最近、認知症で行方不明になっていた方が、7年ぶりにご主人と再会し、「とてもハッピー」な印象の報道がありました。
これに対して、いろいろと考えてしまいました。
「ハッピー」ではありますが、文明国、日本でなぜ7年も行方不明だったのか?衣類に苗字、名前が書かれてあったのにもかかわらず…です。「ミエコ」さんと「エミコ」さんと記載間違いがあり、照会できなかったとか?デジタル社会というか、お役所仕事というか。しかし考えてみれば、莫大な数の徘徊、行方不明の方々を、アナログで照らし合わせることは、不可能ですし、ヒューマンエラーは必ずありますし、東京から群馬と、遠くまで行っちゃっているし…。不幸な条件がかさなって7年間という期間になってしまったといえるでしょう。
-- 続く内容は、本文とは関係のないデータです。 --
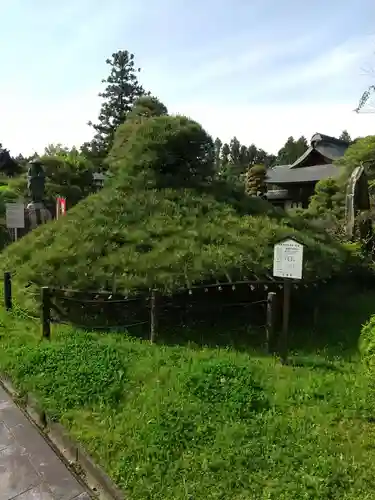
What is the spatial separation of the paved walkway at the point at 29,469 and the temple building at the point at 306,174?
73.7ft

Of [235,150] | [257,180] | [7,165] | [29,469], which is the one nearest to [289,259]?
[29,469]

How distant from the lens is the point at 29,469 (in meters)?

もう一件、ご家族が目を離したすきに、おじいちゃんが徘徊し、電車にはねられてしまった、という不幸な事件も話題になりました。なぜなら、損害を被った鉄道会社が、賠償を請求し、裁判で、「目を離したおばあちゃんに監督責任がある」と、約359万円の支払いを命じた、からです。
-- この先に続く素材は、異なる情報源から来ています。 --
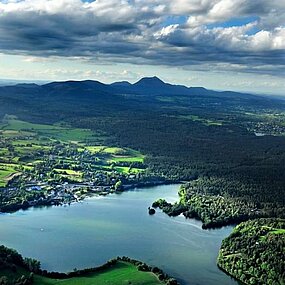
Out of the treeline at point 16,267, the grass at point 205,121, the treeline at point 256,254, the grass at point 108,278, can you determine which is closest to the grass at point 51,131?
the grass at point 205,121

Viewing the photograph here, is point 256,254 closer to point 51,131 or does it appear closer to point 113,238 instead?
point 113,238

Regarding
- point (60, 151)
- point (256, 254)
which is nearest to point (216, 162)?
point (60, 151)

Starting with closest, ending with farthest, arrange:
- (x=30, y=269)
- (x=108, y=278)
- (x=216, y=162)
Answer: (x=108, y=278) < (x=30, y=269) < (x=216, y=162)

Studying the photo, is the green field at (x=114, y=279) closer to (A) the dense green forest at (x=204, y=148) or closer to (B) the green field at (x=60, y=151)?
(A) the dense green forest at (x=204, y=148)

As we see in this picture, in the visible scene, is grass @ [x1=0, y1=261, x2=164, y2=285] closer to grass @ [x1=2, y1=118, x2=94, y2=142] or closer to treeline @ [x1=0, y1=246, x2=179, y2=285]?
treeline @ [x1=0, y1=246, x2=179, y2=285]

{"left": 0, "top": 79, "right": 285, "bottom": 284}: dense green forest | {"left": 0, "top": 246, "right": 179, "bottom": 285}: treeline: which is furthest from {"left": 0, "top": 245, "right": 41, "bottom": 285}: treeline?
{"left": 0, "top": 79, "right": 285, "bottom": 284}: dense green forest

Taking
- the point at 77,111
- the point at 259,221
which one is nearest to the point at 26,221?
the point at 259,221
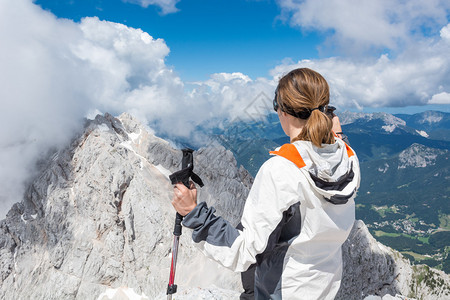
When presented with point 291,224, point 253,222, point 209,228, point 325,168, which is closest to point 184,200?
point 209,228

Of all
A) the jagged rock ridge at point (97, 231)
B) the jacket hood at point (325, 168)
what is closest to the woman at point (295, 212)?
the jacket hood at point (325, 168)

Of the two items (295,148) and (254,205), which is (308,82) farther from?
(254,205)

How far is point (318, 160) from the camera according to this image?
2.92 metres

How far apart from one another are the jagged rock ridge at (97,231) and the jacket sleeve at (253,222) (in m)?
37.9

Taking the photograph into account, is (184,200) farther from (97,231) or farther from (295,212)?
(97,231)

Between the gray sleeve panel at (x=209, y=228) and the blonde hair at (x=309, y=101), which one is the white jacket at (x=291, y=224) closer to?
the gray sleeve panel at (x=209, y=228)

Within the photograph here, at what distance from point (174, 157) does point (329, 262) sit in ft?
180

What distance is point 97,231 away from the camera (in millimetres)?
46375

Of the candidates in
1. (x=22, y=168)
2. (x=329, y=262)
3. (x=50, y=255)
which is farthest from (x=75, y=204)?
(x=329, y=262)

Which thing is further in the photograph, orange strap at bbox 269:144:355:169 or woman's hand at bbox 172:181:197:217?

7年ぶりに再会できたご夫婦は、電車に乗って遠くまで行っちゃったけど生きていたので「ハッピー」な報道。ここで、こんな不幸なこと考えてはいけないかもしれませんが、そのおばあちゃんが、もし電車事故を起こしてしまっていたら、おじいちゃんは損害賠償を支払わなければならなかったのです。これはぜったいにおかしい、と思いました。
そしたら本日、もっと驚きの情報がありました。「7年間、行方不明のおばあちゃんの面倒を見た生活費が1000万円かかったとか。群馬県館林市は、これをおじいちゃんに請求することを検討している!」とありました。
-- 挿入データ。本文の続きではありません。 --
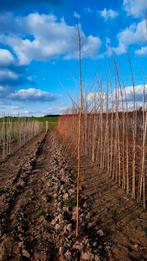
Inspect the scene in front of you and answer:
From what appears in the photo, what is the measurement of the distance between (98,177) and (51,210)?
2237 millimetres

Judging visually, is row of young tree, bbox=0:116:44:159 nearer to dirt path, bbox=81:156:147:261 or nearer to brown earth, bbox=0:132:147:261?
brown earth, bbox=0:132:147:261

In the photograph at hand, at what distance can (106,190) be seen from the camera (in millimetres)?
5598

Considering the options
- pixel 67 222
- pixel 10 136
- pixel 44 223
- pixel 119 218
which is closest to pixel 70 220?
pixel 67 222

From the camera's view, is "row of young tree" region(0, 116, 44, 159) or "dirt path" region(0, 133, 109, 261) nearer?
"dirt path" region(0, 133, 109, 261)

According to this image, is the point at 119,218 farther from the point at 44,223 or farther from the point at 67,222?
the point at 44,223

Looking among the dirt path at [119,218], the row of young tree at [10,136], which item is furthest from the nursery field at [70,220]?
the row of young tree at [10,136]

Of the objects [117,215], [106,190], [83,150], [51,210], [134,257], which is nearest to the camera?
[134,257]

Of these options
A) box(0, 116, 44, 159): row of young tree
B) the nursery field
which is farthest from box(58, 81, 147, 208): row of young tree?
box(0, 116, 44, 159): row of young tree

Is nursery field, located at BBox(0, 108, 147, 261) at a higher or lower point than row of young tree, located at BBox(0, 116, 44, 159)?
lower

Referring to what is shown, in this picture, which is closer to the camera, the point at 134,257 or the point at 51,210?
the point at 134,257

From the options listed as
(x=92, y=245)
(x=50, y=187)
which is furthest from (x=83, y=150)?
(x=92, y=245)

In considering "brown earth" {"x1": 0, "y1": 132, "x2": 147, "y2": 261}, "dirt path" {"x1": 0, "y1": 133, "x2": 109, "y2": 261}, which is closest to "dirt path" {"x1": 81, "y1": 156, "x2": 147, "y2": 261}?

私も「認知症」の方々を診させていただいています。不幸にして、ある程度認知症が進んでしまった方は、なにをしでかすかわかりません。突然、どっかに行ってしまうこともあります。最悪なのは、ご家族が注意をすると怒りだしてしまったり、時にはおばあちゃんに手を出したり…。どんなにどんなに愛情を注いでも、献身的に介護介助を施しても、絶対に「問題行動」をふせぐことができません。できるとすれば「監禁」か「姥捨て山」しかないかもしれません。
「認知症」大きな社会問題です。